SFJAZZ.org | Hiromi in Sonic Wonderland

April 01, 2025

Music Unites Everything: Hiromi in Sonic Wonderland

By Jonathan Curiel

This month, journalist Jonathan Curiel spoke to pianist Hiromi and her frequent collaborator, bassist Stanley Clarke, about Hiromi’s career, her remarkable talent, and her April performances at SFJAZZ with her band Sonicwonder, including a livestream on 4/18.

Hiromi

Hiromi at SFJAZZ, 2022

As she performed her song called “Yes! Ramen!!” last summer at Rome's House of Jazz, Hiromi did something that few other jazz pianists do but is the norm for her: She ran in place as she played — not just for a moment but for full stretches of time as she lifted her feet up and down from the stage and the audience gyrated with her. “Yes! Ramen!!” pays playful homage to the noodles that are an everyday staple in Hiromi's native Japan, and the song has explicit Japanese-sounding riffs, but those riffs meld into the wider miasma of the song itself — with "miasma" an appropriate word since Hiromi’s performances are musically volcanic. Is there another jazz pianist today who will pound the keyboards with their fists (as Hiromi did during her 2021 Summer Olympics performance) and play with such passion, playfulness, and undeniable joie de vivre?

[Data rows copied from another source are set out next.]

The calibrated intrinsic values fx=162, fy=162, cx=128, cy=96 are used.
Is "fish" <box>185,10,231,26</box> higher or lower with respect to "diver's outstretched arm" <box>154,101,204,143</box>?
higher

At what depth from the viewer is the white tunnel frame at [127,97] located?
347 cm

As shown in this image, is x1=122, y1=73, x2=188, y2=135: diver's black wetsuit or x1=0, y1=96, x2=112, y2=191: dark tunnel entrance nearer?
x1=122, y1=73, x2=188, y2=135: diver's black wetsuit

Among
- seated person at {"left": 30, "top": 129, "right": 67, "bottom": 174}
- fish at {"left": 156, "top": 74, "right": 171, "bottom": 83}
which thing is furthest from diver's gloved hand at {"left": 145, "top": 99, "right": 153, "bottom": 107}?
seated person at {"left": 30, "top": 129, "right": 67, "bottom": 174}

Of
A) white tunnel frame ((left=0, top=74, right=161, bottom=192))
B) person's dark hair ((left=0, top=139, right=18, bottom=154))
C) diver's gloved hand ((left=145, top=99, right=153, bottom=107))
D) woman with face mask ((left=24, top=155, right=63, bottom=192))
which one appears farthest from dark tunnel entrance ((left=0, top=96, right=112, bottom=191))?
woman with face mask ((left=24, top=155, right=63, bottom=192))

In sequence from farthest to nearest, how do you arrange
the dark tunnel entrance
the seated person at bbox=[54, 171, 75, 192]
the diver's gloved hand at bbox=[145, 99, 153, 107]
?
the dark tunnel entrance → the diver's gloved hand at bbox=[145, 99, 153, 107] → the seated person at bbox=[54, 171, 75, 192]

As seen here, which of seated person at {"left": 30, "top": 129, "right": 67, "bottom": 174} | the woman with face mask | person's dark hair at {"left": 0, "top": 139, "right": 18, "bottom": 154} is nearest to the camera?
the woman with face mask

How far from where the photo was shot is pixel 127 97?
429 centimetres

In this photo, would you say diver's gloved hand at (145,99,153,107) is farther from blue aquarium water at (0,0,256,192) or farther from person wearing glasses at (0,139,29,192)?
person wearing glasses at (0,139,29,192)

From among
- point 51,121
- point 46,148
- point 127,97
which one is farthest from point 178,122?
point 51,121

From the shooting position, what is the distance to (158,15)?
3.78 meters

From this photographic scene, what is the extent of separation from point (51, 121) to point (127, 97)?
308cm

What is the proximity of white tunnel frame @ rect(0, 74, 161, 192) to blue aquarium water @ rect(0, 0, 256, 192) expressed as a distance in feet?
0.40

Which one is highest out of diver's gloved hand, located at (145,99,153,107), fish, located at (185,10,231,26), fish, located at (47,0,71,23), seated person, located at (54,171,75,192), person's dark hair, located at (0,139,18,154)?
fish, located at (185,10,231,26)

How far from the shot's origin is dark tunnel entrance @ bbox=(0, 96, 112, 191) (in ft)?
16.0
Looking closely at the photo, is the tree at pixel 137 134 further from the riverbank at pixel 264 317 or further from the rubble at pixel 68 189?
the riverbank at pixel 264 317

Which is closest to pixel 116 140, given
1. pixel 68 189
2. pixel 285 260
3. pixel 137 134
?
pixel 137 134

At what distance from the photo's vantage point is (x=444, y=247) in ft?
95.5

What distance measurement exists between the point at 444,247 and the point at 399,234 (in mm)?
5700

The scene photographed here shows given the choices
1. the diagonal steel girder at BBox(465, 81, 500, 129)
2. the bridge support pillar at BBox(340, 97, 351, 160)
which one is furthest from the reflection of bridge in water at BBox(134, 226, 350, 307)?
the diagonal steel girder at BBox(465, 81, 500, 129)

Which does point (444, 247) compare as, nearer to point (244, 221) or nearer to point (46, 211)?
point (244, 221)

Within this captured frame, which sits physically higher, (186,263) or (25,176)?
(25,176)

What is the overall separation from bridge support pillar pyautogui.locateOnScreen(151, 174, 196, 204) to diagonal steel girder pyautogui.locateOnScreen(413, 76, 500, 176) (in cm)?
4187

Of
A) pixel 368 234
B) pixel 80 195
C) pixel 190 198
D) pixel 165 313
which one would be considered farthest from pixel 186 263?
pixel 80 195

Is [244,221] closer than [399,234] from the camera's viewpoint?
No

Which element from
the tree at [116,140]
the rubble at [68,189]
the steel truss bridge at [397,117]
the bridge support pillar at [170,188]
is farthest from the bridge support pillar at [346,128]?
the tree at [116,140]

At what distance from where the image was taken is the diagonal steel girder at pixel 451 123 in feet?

Seeing Hiromi in performance — as SFJAZZ fans can do from April 17-20 — is to experience an artist whose manner and mindset will remind them of jazz's long history of standout jazz pianists, including Thelonious Monk, whose on-stage dancing became a hallmark of his improvisational performances. Like Monk and other jazz iconoclasts, though, Hiromi is hard to classify musically since her influences are many — everything from classical music to funk to, yes, such non-musical goings-on as eating ramen in a crowded noodle stop in Tokyo. For Hiromi, anything goes in her songs, which is especially true on her latest album, Out There, and with her latest group, called Sonicwonder — a lineup of musicians from different geographies whose fidelity to both jazz traditions and musical rules-breaking matches Hiromi's. Being funny is part of their approach.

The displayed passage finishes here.